There are no established risk factors for medulloblastoma.

Screening

According to the the U.S. Preventive Service Task Force (USPSTF), there is insufficient evidence to recommend routine screening for medulloblastoma.

Natural History, Complications and Prognosis

If left untreated, patients with medulloblastoma may progress to develop ataxia, nystagmus, and positional dizziness. Common complications of medulloblastoma include hydrocephalus, decerebrate attacks, and cranial nerve palsies. Prognosis is generally good, the 5-year survival rate of patients with medulloblastoma is approximately 69%.

Diagnosis

Staging

The staging of medulloblastoma is based on the modified Chang's staging system.

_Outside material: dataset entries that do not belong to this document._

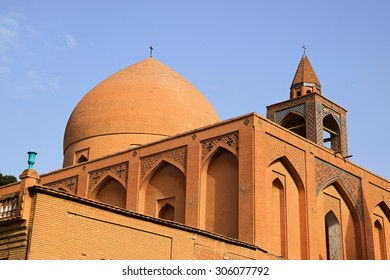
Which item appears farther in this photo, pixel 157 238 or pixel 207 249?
pixel 207 249

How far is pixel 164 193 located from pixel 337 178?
4386 mm

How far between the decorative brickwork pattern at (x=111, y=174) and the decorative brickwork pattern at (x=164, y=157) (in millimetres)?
666

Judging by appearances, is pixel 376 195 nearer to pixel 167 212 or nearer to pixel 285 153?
pixel 285 153

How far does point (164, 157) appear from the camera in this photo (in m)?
15.9

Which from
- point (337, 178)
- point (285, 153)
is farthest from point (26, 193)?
point (337, 178)

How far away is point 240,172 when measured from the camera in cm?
1397

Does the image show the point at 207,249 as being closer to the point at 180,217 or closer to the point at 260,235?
the point at 260,235

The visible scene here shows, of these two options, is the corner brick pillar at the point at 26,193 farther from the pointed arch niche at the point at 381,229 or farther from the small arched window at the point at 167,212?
the pointed arch niche at the point at 381,229

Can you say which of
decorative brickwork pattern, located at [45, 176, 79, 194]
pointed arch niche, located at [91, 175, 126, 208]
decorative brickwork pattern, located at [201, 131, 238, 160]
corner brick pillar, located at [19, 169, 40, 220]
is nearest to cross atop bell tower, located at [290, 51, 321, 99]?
decorative brickwork pattern, located at [201, 131, 238, 160]

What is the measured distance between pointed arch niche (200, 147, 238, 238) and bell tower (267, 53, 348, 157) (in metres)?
3.13

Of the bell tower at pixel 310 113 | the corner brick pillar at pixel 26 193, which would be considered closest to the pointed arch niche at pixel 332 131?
the bell tower at pixel 310 113
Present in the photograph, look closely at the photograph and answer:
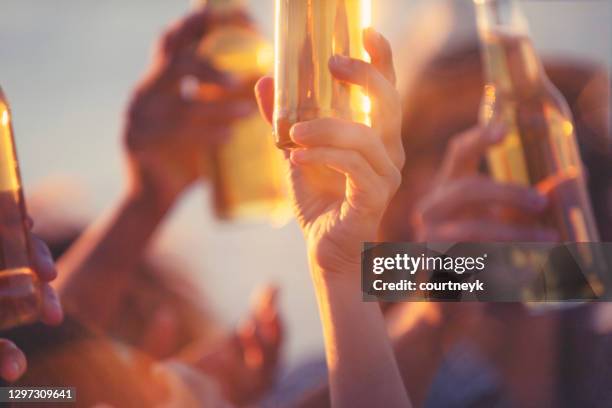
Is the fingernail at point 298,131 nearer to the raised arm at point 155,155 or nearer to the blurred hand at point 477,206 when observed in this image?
the blurred hand at point 477,206

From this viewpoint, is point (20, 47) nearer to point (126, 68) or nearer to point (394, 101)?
point (126, 68)

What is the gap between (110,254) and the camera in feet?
4.09

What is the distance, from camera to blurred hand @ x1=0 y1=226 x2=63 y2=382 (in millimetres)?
786

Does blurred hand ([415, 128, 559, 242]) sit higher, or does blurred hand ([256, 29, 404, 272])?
blurred hand ([256, 29, 404, 272])

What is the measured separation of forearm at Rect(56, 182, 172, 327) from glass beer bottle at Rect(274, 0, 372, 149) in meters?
0.63

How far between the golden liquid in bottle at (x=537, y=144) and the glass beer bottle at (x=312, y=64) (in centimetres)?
38

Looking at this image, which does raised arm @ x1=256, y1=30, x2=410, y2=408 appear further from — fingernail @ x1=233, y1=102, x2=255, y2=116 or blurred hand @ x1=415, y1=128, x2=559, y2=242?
fingernail @ x1=233, y1=102, x2=255, y2=116

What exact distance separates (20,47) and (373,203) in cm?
79

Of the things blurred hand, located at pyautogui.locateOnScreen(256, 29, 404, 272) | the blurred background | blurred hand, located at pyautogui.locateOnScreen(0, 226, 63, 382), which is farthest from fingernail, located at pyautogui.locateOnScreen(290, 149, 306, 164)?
the blurred background

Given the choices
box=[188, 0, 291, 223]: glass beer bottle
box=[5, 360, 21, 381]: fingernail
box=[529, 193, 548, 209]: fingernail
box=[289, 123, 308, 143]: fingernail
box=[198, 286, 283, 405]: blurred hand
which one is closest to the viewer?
box=[289, 123, 308, 143]: fingernail

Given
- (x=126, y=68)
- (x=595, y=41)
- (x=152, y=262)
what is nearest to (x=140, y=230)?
(x=126, y=68)

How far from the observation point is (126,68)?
133cm

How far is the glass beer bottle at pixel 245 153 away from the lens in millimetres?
1152

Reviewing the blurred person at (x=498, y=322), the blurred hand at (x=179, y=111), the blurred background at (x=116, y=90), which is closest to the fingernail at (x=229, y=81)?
the blurred hand at (x=179, y=111)
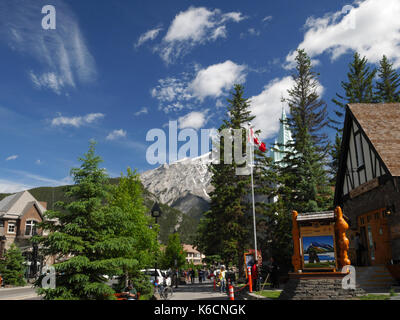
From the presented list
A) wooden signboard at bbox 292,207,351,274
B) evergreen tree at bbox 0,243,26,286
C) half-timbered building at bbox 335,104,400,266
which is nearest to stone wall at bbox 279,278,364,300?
wooden signboard at bbox 292,207,351,274

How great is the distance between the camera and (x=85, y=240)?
13828 mm

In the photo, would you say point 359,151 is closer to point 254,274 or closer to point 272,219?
point 254,274

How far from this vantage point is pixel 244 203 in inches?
1296

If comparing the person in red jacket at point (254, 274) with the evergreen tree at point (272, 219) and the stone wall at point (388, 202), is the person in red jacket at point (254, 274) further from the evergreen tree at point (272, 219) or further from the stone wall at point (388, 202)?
the stone wall at point (388, 202)

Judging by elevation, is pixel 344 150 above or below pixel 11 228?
above

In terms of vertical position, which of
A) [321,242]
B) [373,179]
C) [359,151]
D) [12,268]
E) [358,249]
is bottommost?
[12,268]

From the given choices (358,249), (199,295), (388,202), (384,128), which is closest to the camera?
(388,202)

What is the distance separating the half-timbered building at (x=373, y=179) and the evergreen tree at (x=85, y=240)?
45.1 feet

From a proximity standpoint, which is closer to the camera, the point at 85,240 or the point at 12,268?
the point at 85,240

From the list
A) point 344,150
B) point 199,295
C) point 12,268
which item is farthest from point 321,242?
point 12,268

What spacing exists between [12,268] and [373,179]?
37.1 metres

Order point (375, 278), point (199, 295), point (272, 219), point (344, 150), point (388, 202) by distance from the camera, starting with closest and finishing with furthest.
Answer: point (375, 278) < point (388, 202) < point (199, 295) < point (344, 150) < point (272, 219)

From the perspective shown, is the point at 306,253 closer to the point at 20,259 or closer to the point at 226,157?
the point at 226,157

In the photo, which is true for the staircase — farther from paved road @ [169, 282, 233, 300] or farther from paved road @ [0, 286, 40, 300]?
paved road @ [0, 286, 40, 300]
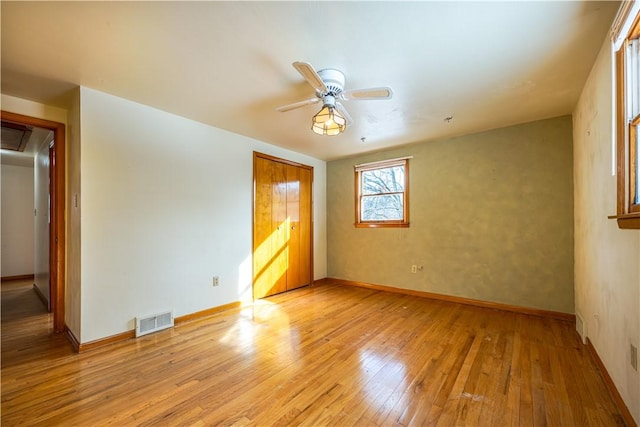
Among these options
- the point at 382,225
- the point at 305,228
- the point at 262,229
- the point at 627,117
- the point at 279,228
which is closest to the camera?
the point at 627,117

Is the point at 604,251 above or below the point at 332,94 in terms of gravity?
below

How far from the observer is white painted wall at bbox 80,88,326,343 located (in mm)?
2547

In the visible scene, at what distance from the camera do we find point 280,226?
4500mm

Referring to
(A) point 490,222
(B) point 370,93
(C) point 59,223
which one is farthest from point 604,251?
(C) point 59,223

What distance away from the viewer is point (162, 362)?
226 cm

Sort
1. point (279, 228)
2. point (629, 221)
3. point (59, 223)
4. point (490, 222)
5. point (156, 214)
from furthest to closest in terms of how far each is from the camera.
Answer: point (279, 228), point (490, 222), point (156, 214), point (59, 223), point (629, 221)

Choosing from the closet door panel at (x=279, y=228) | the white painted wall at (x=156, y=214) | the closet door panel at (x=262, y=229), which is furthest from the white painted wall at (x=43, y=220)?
the closet door panel at (x=279, y=228)

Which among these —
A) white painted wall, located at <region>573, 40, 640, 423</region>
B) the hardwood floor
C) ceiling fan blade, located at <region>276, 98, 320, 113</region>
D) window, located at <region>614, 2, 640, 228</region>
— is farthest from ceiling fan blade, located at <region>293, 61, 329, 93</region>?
the hardwood floor

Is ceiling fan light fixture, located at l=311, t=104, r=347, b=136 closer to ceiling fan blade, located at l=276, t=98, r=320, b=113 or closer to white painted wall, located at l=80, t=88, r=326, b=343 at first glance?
ceiling fan blade, located at l=276, t=98, r=320, b=113

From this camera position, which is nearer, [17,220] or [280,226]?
[280,226]

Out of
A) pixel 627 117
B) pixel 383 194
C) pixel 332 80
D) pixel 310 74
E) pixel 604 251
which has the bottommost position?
pixel 604 251

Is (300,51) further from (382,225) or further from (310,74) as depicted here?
(382,225)

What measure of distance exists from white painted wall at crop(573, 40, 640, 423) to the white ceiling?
0.31 metres

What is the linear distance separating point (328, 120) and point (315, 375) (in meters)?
2.05
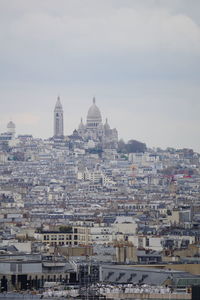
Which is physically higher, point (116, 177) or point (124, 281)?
point (116, 177)

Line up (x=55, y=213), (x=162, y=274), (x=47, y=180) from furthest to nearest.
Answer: (x=47, y=180)
(x=55, y=213)
(x=162, y=274)

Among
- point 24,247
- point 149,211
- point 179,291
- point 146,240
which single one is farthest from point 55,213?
point 179,291

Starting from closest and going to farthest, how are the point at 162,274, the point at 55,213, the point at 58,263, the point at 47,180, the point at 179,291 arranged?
1. the point at 179,291
2. the point at 162,274
3. the point at 58,263
4. the point at 55,213
5. the point at 47,180

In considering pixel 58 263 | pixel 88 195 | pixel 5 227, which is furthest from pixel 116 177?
pixel 58 263

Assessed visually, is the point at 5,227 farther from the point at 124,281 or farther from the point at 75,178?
the point at 75,178

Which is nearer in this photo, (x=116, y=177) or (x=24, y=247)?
(x=24, y=247)

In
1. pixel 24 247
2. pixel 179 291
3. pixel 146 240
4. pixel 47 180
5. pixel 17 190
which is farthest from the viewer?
pixel 47 180

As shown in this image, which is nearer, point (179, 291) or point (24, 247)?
point (179, 291)

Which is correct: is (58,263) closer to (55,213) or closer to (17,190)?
(55,213)

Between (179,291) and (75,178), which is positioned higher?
(75,178)
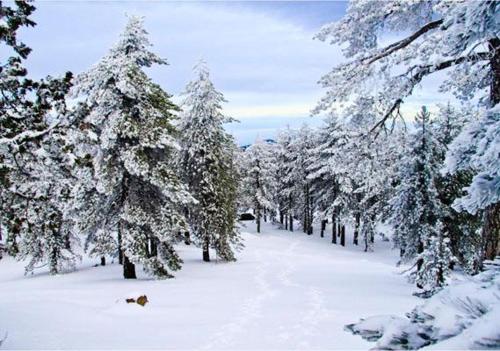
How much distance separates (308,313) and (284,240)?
33361 millimetres

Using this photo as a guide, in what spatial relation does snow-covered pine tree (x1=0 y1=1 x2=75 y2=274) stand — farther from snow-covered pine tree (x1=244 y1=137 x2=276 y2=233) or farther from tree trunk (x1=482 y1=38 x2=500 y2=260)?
snow-covered pine tree (x1=244 y1=137 x2=276 y2=233)

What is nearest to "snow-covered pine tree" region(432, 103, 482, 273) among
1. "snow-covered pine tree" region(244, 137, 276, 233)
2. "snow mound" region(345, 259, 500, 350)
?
"snow mound" region(345, 259, 500, 350)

Medulloblastoma patients are risk stratified into either standard risk group or high risk group based on the tumor stage, patient's age, and the extent of any previous surgical resection.

History and Symptoms

The hallmark of medulloblastoma is morning headache. Other common symptoms of medulloblastoma include recurrent vomiting, restlessness, and frequent falls.

Physical Examination

Patients with medulloblastoma usually appear restless. Physical examination of patients with medulloblastoma is usually remarkable for strabismus, nystagmus, motor weakness, and ataxia.

Laboratory Findings

There are no diagnostic lab findings associated with medulloblastoma.

CT

On head CT scan, medulloblastoma is characterized by a hyperdense mass arising from the cerebellar vermis, effacement of the fourth ventricle, and dilated ventricles due to obstructive hydrocephalus.

MRI

Brain MRI with gadolinium based contrast is the investigation of choice for the diagnosis of medulloblastoma. On a T1 weighted brain MRI image, medulloblastoma is characterized by a hypointense mass located at the posterior cerebral fossa that may demonstrate calcification and necrosis.

Other Imaging Findings

Magnetic resonance spectroscopy (MR spectroscopy) study for medulloblastoma demonstrates an elevated choline level and a reduced N-acetyl aspartate level. MR spectroscopy study also demonstrates a peak in taurine level.

Other Diagnostic Studies

Bromodeoxyuridine labeling study may be helpful in the diagnosis of medullblastoma. An elevated bromodeoxyuridine labeling index is suggestive of a rapid growth rate of medulloblastoma.

Treatment

Medical Therapy

Risk stratification determines the protocol of management used for medulloblastoma patients. Radiotherapy is the mainstay of treatment for medulloblastoma. Radiotherapy for medulloblastoma must be started within the 6 weeks period following surgery. Adjunctive chemotherapy is also required for the management of certain medulloblastoma patients. Recommended chemotherapeutic regimens used for the management of standard risk medulloblastoma patients include a combination of lomustine AND vincristine AND cisplatin.

Surgery

Surgical intervention alone is not recommended as a single therapeutic modality for the management of medulloblastoma. According to the risk stratification criterion for medulloblastoma patients, surgery must be followed by the appropriate radiotherapy or chemotherapy management. Surgical excision of medulloblastoma may be done either via a posterior fossa craniectomy approach or a suboccipital craniectomy approach. Complications related to surgery may include aseptic meningitis, haematoma formation, and posterior fossa syndrome.